Problems and tasks:
1. Reproduce the passage of the hockey article between "The New York" and "2013 and 2012?", inclusive.
2. In the hockey article, how many of the Islanders' power play chances did the Penguins kill off?

Supplied text:
=======

The New York Islanders were flying.
Even though the Penguins never trailed in the series, the Islanders outplayed their division counterparts through most of their first-round tilt. In most of those games, the Islanders -- those Islanders? -- were a good facsimile for the 2012 Flyers.
Unstoppable in transition. Quick on the forecheck. Too fast and too skilled and too unpredictable to track through the middle of the ice.
Eventually, the Pens would dispatch the Islanders. Pittsburgh's largess of talent eventually overpowered the thin-rostered Isles, and Tomas Vokoun stepped up where Brent Johnson wasn't trusted to in relieving a shattered Marc-Andre Fleury for Games 5 and 6.
If the Islanders were so close to stealing that series from the Pens (and they were), how did the Penguins survive? What was the difference between 2013 and 2012?
Was it really the penalty kill?
That penalty kill?
A cursory look at the big bold stats says yes. The Penguins killed off 18 of the Islanders' 20 chances on the man-advantage. The year before, they killed just 11 of the Flyers' 23 power play chances. That percentage increase, from a historically awful 47 percent against the Flyers to a nice, round, 90 percent against the Isles, was a key difference. Philadelphia was able to pot 12 of their 30 goals on uneven ice.
The Islanders might have endured a better fate had the Pens given them the two big handfuls of power play goals the Flyers enjoyed. Pittsburgh outscored the Islanders 25-17, but with the benefit of two big blowout wins, that advantage looks better on paper than it often looked on the ice.
Perhaps the key difference between this spring and last was the churlishness of the Pens' defenders in the slot.
Gone from last year's unit were Jordan Staal and Zbynek Michalek, two PK regulars who, while sound defensively, were nothing if not ghosts in front of Marc-Andre Fleury's cage. The Flyers were able to skate and pass through the slot unabated, and tortured Fleury with so many uncontested scoring chances.

=======

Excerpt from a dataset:
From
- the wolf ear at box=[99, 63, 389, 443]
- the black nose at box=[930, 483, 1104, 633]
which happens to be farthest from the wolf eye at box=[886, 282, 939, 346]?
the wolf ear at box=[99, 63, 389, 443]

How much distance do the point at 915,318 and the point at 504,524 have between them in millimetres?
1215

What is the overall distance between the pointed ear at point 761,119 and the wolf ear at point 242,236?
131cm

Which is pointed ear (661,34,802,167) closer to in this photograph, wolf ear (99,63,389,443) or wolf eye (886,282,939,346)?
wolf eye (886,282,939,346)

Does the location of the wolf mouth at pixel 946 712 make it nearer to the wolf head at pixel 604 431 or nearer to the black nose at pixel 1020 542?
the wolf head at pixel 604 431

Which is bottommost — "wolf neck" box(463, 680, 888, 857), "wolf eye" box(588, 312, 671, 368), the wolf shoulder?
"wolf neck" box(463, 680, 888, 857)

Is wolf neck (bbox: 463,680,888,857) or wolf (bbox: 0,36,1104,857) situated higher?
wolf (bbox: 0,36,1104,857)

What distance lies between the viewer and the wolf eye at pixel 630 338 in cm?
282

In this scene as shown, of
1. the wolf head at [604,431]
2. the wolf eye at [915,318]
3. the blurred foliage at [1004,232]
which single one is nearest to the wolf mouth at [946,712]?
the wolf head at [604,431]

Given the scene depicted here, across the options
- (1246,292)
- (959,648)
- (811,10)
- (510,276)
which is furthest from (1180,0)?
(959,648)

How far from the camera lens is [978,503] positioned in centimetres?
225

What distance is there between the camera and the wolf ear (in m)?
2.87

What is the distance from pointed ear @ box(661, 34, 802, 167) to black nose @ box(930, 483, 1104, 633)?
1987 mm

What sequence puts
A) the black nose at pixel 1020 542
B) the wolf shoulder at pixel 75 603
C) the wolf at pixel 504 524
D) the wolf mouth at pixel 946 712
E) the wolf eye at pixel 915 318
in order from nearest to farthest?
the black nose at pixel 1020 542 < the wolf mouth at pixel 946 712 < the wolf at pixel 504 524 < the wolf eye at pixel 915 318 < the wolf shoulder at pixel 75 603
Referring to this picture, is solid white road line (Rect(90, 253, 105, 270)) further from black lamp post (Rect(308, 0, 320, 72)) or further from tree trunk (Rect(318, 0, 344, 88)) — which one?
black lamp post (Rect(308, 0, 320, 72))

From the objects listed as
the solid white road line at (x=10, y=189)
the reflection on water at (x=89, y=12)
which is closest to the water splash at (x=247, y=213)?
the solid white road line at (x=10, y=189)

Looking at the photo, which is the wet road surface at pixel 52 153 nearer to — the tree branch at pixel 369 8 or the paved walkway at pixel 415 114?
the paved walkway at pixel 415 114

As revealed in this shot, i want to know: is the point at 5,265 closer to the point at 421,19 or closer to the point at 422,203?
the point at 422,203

=======

Solutions to each task:
1.
The New York Islanders were flying.
Even though the Penguins never trailed in the series, the Islanders outplayed their division counterparts through most of their first-round tilt. In most of those games, the Islanders -- those Islanders? -- were a good facsimile for the 2012 Flyers.
Unstoppable in transition. Quick on the forecheck. Too fast and too skilled and too unpredictable to track through the middle of the ice.
Eventually, the Pens would dispatch the Islanders. Pittsburgh's largess of talent eventually overpowered the thin-rostered Isles, and Tomas Vokoun stepped up where Brent Johnson wasn't trusted to in relieving a shattered Marc-Andre Fleury for Games 5 and 6.
If the Islanders were so close to stealing that series from the Pens (and they were), how did the Penguins survive? What was the difference between 2013 and 2012?

2. 18 of the Islanders' 20 chances.